* Problem *
Identify all lines below that hold "frames" and collect them.

* Material for the task *
——————————
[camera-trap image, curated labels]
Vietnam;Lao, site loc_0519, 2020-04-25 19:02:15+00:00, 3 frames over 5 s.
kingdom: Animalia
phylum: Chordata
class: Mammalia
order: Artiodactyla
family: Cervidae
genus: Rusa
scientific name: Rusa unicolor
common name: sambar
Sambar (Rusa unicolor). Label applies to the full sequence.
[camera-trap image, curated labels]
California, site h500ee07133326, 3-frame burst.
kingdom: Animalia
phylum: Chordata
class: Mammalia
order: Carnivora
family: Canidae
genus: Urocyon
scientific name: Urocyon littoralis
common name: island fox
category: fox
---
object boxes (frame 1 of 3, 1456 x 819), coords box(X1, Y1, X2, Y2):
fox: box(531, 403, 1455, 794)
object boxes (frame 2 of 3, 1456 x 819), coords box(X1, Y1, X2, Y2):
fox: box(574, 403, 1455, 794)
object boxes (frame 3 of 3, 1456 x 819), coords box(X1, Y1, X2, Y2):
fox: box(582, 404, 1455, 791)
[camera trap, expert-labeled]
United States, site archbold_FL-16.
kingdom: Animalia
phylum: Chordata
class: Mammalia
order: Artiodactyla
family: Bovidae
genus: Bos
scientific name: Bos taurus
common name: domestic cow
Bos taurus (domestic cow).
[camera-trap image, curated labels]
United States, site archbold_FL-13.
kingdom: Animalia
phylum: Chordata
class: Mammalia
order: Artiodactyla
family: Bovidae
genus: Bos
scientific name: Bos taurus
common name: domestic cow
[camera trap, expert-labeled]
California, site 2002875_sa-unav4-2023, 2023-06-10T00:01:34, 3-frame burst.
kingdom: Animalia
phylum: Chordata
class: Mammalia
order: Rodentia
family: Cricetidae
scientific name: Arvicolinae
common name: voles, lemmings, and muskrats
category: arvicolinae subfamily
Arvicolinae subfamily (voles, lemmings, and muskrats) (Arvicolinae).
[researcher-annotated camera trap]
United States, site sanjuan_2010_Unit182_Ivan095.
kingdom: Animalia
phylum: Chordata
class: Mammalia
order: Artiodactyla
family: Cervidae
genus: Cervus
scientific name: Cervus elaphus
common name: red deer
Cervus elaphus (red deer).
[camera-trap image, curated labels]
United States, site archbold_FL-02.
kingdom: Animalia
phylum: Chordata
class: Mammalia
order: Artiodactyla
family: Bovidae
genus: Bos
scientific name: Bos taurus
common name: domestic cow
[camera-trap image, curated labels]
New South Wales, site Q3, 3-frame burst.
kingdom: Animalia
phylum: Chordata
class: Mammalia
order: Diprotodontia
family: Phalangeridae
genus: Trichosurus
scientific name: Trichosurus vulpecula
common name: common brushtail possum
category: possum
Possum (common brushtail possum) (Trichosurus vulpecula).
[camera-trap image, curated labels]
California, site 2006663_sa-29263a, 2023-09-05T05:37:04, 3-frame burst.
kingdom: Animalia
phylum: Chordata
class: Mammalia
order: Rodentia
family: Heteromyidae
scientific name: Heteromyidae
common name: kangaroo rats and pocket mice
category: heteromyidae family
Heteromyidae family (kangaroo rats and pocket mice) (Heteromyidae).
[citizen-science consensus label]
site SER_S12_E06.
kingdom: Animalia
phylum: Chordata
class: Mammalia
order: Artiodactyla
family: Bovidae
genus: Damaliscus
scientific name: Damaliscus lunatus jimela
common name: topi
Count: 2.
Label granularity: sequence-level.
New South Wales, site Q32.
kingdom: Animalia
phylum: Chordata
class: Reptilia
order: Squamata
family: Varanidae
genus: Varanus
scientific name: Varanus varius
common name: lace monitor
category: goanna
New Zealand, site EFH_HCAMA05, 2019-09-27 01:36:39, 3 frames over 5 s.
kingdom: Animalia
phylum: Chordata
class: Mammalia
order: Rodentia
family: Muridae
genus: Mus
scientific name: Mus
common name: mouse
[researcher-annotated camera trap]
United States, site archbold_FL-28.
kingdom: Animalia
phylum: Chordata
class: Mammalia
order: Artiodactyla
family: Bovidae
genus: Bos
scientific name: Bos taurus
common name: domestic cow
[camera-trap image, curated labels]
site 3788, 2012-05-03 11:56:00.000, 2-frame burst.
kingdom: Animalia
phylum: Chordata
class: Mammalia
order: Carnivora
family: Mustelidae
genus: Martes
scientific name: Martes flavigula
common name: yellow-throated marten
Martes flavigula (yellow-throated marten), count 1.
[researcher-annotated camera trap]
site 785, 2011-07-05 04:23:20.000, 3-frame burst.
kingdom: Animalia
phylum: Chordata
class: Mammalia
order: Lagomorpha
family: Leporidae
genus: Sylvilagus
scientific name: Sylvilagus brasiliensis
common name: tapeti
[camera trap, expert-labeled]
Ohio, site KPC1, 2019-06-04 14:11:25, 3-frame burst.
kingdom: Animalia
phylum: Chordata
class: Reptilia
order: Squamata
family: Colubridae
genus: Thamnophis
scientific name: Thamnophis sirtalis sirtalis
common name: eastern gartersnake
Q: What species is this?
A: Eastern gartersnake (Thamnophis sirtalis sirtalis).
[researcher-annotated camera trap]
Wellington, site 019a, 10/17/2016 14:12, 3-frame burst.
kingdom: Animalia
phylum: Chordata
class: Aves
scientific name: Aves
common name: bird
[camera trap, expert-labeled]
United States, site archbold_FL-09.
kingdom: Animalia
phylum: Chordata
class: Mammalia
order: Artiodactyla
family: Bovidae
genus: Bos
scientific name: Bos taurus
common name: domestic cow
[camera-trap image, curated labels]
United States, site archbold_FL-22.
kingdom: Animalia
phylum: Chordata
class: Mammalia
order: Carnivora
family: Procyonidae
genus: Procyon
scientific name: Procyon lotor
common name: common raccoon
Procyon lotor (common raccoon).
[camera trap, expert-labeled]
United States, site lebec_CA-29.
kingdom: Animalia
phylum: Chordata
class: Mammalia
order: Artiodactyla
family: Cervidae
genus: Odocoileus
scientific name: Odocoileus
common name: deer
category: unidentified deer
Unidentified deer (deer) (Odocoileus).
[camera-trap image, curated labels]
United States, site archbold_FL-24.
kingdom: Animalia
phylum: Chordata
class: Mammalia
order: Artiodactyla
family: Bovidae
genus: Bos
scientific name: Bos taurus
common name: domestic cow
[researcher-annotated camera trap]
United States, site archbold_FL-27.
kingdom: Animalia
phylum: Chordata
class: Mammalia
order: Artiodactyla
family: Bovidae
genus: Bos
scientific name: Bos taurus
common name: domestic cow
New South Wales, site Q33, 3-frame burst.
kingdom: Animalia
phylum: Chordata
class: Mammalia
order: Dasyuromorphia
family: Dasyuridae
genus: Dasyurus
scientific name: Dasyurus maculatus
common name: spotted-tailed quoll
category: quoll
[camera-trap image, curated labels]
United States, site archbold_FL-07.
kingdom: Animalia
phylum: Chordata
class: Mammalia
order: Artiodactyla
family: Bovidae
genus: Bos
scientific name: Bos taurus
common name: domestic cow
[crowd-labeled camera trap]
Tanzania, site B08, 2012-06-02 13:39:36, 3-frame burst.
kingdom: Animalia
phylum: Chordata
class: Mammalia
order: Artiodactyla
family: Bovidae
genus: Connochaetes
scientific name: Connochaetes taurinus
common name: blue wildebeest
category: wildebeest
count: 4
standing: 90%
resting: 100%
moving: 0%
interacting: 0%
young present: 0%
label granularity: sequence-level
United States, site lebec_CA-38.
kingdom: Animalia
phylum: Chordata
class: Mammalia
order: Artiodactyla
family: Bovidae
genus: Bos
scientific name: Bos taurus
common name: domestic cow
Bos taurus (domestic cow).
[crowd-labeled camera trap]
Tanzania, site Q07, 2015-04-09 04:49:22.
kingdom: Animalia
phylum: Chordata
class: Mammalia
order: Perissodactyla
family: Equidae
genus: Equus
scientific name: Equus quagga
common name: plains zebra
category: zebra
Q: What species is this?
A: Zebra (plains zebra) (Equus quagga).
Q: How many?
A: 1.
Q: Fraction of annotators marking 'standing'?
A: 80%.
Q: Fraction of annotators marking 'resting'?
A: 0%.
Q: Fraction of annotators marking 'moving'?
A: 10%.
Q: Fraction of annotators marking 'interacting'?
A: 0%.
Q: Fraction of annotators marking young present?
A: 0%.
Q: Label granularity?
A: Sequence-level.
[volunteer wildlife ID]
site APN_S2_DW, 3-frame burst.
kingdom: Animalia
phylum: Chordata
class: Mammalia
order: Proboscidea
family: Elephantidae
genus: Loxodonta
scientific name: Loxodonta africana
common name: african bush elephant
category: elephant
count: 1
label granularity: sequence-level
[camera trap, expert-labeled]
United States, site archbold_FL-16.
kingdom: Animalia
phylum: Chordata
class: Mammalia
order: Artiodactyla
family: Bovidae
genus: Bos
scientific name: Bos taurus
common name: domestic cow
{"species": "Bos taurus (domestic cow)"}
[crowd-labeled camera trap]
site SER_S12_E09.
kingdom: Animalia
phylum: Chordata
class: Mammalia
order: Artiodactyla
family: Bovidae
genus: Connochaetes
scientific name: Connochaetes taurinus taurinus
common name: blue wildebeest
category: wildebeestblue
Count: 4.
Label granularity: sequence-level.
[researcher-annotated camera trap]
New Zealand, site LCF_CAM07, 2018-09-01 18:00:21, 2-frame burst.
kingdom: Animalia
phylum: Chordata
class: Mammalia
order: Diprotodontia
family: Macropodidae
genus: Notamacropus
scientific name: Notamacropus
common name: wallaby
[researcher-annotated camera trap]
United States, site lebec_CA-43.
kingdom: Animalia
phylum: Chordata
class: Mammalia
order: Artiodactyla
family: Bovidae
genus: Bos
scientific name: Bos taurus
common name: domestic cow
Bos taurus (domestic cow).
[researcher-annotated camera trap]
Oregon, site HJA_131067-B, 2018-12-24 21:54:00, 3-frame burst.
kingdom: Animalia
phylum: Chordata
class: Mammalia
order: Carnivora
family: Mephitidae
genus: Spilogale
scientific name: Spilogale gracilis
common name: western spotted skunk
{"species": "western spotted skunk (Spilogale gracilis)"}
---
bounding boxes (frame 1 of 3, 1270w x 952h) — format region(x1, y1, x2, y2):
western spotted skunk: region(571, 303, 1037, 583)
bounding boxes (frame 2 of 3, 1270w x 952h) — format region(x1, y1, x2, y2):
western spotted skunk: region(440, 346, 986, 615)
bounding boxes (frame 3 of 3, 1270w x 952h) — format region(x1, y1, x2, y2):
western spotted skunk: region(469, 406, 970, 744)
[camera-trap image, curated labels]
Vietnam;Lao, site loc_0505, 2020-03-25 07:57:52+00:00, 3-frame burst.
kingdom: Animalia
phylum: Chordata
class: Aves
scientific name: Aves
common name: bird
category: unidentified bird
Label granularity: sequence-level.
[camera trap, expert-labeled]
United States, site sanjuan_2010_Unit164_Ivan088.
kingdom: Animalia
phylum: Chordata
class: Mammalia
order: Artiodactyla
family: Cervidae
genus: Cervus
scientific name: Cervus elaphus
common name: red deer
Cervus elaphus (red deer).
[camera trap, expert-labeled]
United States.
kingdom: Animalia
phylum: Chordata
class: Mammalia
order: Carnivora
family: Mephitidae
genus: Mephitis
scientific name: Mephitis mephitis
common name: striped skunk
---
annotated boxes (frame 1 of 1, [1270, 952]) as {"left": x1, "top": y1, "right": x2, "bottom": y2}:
——————————
* Task response *
Vietnam;Lao, site loc_0519, 2020-04-25 19:02:15+00:00, 3 frames over 5 s.
New Zealand, site EFH_HCAMA05, 2019-09-27 01:36:39, 3 frames over 5 s.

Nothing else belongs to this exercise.